> _Task description_
Looking at the data below, count the lines that contain the string "site". Write only the total.

> _Source information_

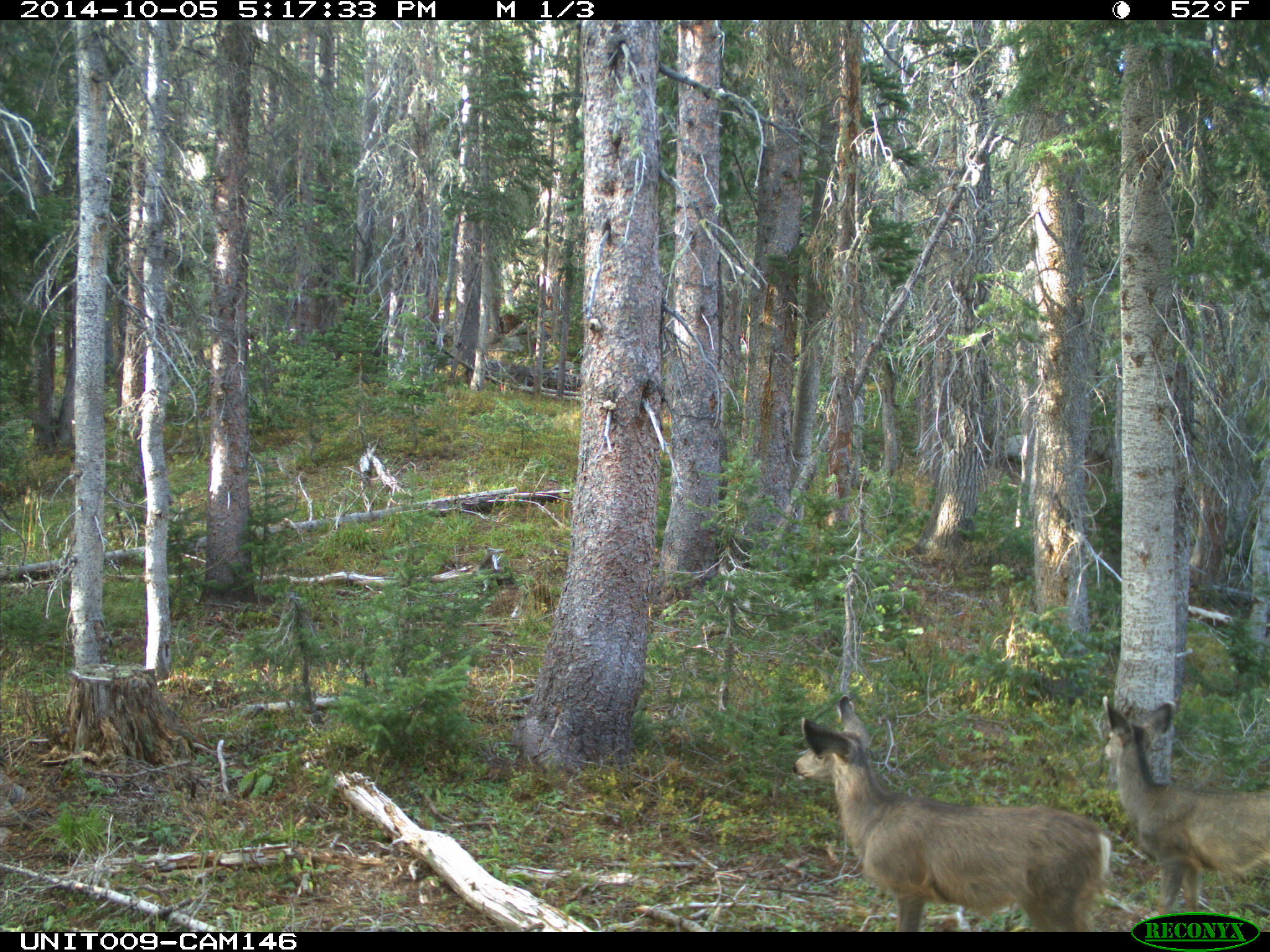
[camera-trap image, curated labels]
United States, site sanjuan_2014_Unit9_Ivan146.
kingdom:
==
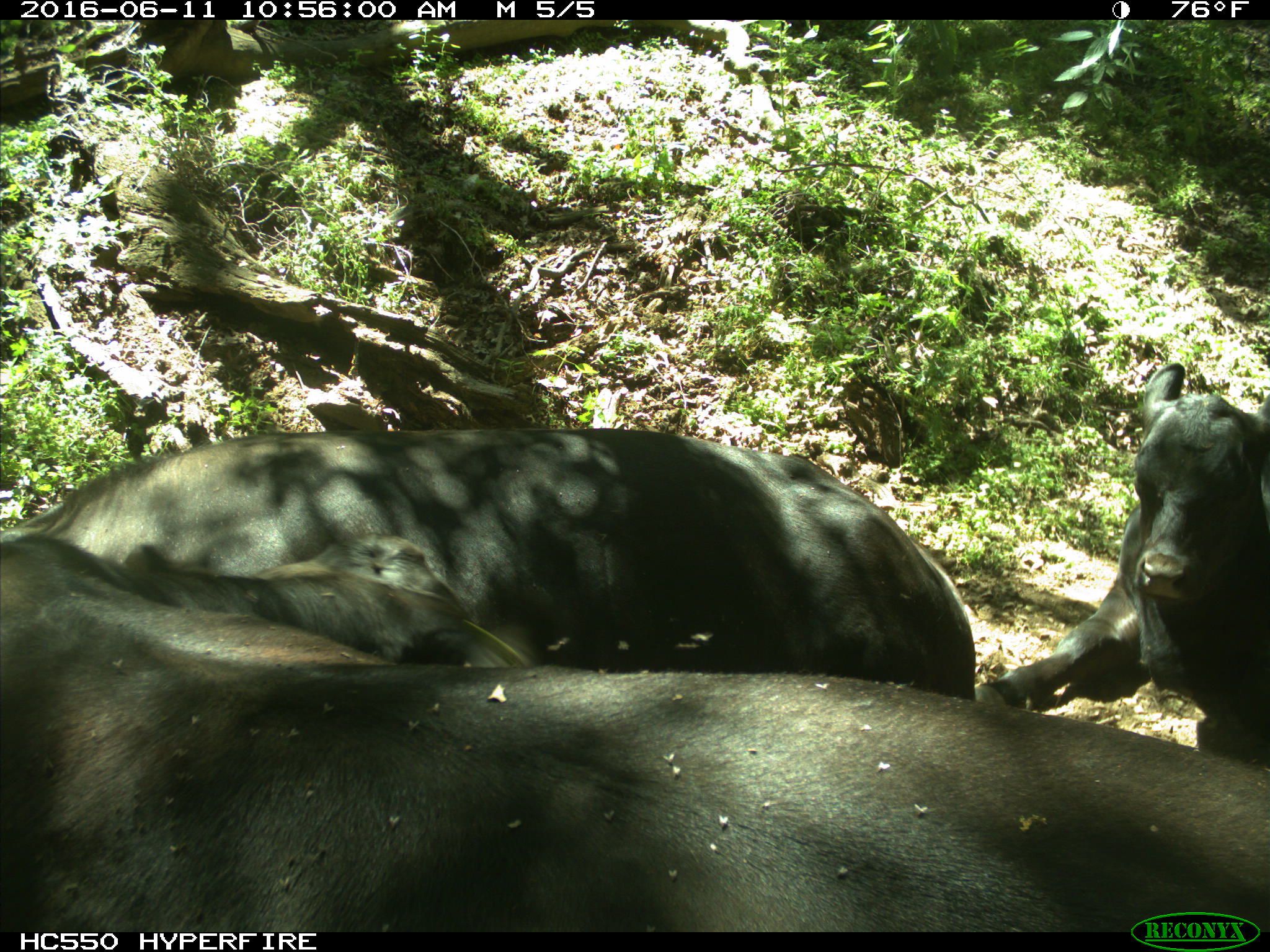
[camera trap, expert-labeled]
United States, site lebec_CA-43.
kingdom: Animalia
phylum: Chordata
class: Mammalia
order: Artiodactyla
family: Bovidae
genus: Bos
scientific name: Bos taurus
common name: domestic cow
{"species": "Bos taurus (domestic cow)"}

> _Written solution_
2